DOCUMENT EXTRACT

******************************

I was introduced to Christie by receiving Superstar Christie Fashion Face, with her signature hard yellow plastic tray base and blue combing accessories, when I was seven on Christmas day in 1978. Among my toys, the dolls that I received were this one alongside four baby dolls, including Dancerella, Baby Come Back and Baby-That-Away. But this Christie styling head was my first fashion doll, which had accessories like makeup, sunglasses, barrettes and hair rollers. I had also received Fashion Plates, a drawing and design kit. She stayed in the box for the first couple of years because she was still a little over my head.
However, I find it intriguing that the year of her arrival in my life was really the earliest time that I began to think seriously about what I wanted to be when I grew up, who I wanted to marry and to picture what I might grow up to look like someday as a woman. The image of myself as a woman solidly crystallized in my mind at age seven, likely an amalgam of beauty posters and ads featuring black women that I’d seen in the beauty shop. It’s interesting that a sense of being “fierce” in a way that only the signature stare from Vanessa Williams in Ugly Betty can capture, was a top quality, suggesting my goal to become a confident, no-nonsense woman someday. It was also the first year that I began to dream about what I wanted for my life and family (of origin and by marriage) in the future. Superstar Christie, like my later doll in the Golden Dream Christie series, lived in Malibu, California. I suppose, in some unconscious way, they helped pave the way to California for me, which is where I got my first teaching job as a university professor and lived for a decade, from ages 27-36.
As Erica Rand notes in Barbie’s Queer Accessories (1995), girls rarely play with Barbie in the way that Mattel models and prescribes. As a girl, I’d rename the sisters in my doll family-the Golds who were from Orlando, Florida- in every linguistic variation of Christie I could think of. Their names were “Christen”(Golden Dream Christie), “Christiane”(Peaches and Cream Barbie), “Crystal”(Crystal Barbie), and “Christine”(Day to Night Barbie) My main Barbie playmate approached her naming strategy similarly. One of hers was named “Christina”(Pink and Pretty Christie). Similarly, I renamed my first black Ken “Kent”(Sunsational Malibu Ken).

******************************

TRY IT
In the essay about the Christie fashion doll, which city was the doll family called the Golds from? The entries that come next play no role here.

RECORDS SUPPLIED
******************************

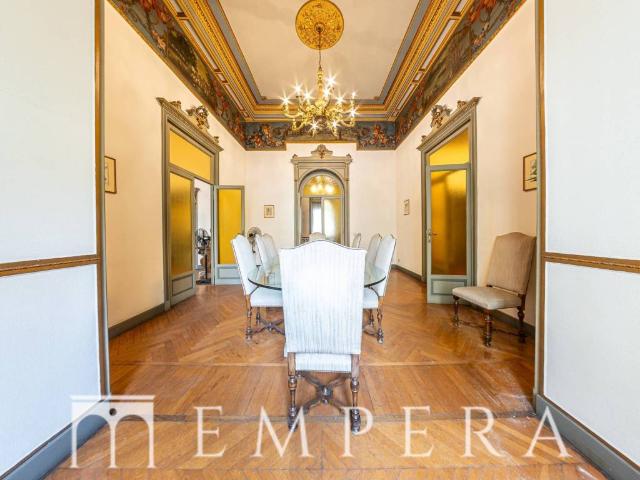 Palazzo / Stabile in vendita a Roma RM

******************************

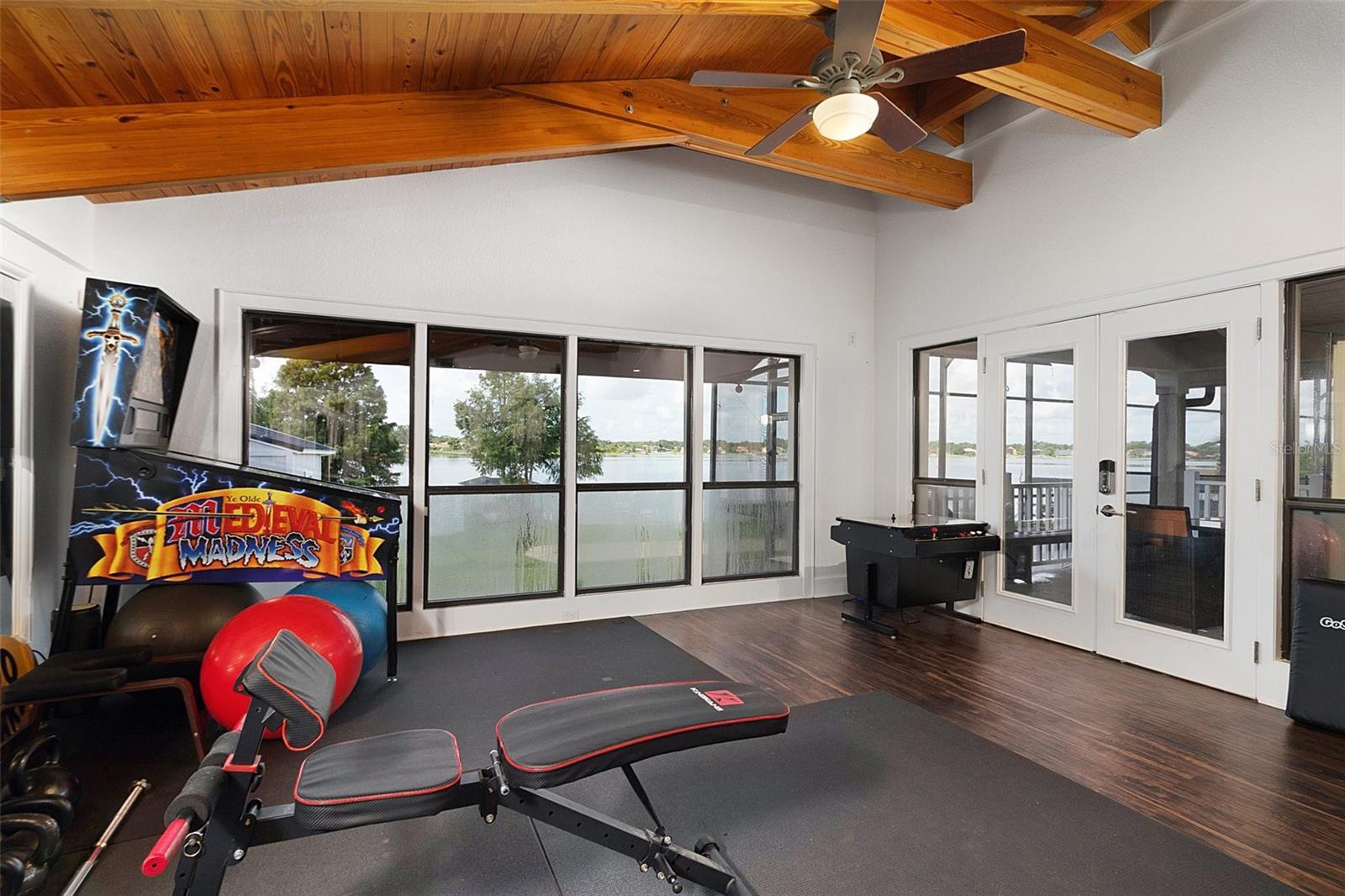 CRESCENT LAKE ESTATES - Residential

******************************

ANSWER SECTION
Orlando, Florida.